The time complexity of an algorithm is a measure of the speed of an algorithm as a function of the size of the input, given some abstract machine to work with. What do I mean by abstract machine? Well there may be some processor architectures which are optimised for doing different things like for example the EXAMPLE2000 processor can assign one variable to another in no time whatsoever but takes an entire year to process a simple multiplication, whereas the ANOTHEREXAMPLE3000 processor can do pretty much everything in a millisecond but printing expressions takes a week. The 'abstract machine' is just some model for the time cost of everything that your algorithm can do. Now I know above I said that the time complexity doesn't care about the speed of your processor as they are both components of the 'running time' which is true; e.g. you can have the same processor but one's overclocked. But you still need to use an abstract machine as a framework to determine the relative time cost of everything that your algorithm does.
We're going to use a simple but fairly representative abstract machine where each assignment (x<--y), print, return and comparison (x<y) takes one step (where a step is some unit of time that we can use for comparison). Operations won't have any time cost (this part is not representative but wherever you see operations there'll be an assignment or comparison nearby anyway so we'll consider them covered). Also this will be a random-access machine meaning accessing memory also has no time cost. Also our machine can't do anything fancy like automatically swap elements in a list; it's basically bare-bones in terms of functionality (but don't worry it's not like it's assembly language which I will be doing a post on in the future and it's going to be awesome).
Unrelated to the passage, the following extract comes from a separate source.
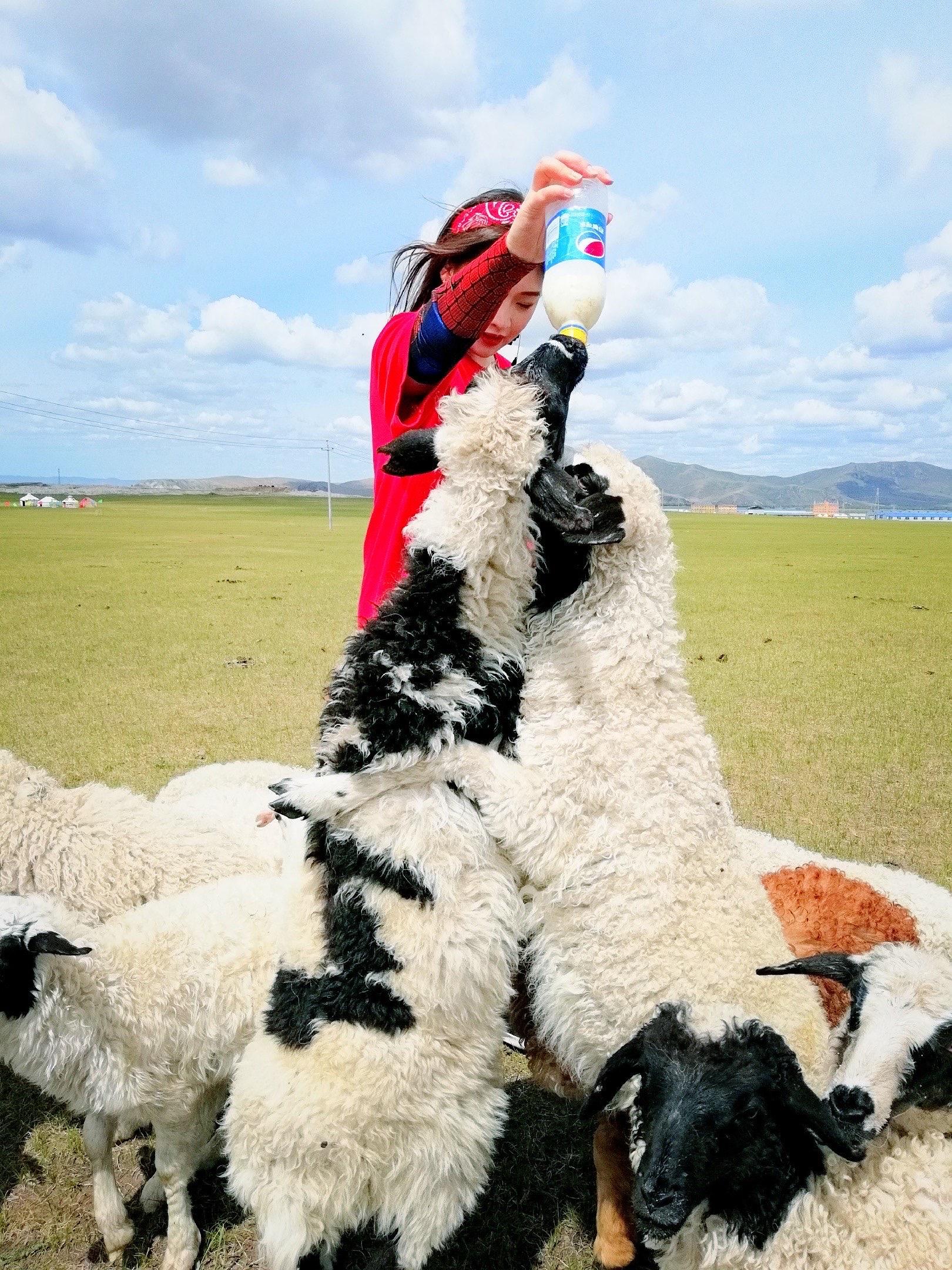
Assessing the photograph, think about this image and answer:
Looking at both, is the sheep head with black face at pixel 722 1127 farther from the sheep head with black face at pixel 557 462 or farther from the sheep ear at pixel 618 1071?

Okay let's have a look at a simple algorithm: the Power(x,n) algorithm which takes x and n and outputs x^n.
Power(x,n):
value <-- 1 //assignment so +1 to time complexity
k <-- 1 // another +1
while (k<=n) do { //comparison so +1
value
<-- value * x //assignment so +1
k
<-- k + 1 // another +1
}
return value //return statement so +1
Alrighty how many steps did we count? 1+1+1+1+1+1 = 6 steps. But hang on, we ignored the fact that there's a while loop in there meaning that part of the code can be executed multiple times. The question is how many times will it be executed? k starts at 1 and gets incremented at the end of the loop so if n is 3 it's going to be incremented 3 times because after the second time k=n so k<=n is true. So the three +1's that form the steps in the loop occur 3 times however there is then another +1 when the while loop checks whether k<=n and finds out that k is larger than n. So now what do we have, 3 +1's outside the loop, 3 as part of the loop which runs three times so that's 3*3 and then an extra +1 on the final comparison of k and n. This leaves us with 3*1 + 3*3 + 1 = 13 steps. But this was for when n=3, so the general expression would be 3*1 + 3*n + 1 = 3n+4. We can call the time complexity t(n) so for this algorithm t(n)=3n+4.
I'm going to make a digression here and say that finding out how many times a loop is going to execute sucks but you don't need to always say something like 'what if n=3?' such as what we did above. There are only a few possibilities of what the conditions of the loop are: you can have k<n or k<=n and you can have k start off being 0 or 1. We can display the number of loops involved in each case using a table:
What about with do-until loops? If we have a loop like this:
k <-- 1
do
//insert code here
k+ <-- k + 1
until k = n
then you're going to have n-1 loops (and thus if k<-- 0 at the beginning you'll have n loops). In that sense do-until loops are identical to while loops with a k<n comparison except that with do-until loops there will always be at least 1 loop no matter what because the loop condition occurs at the end of the loop.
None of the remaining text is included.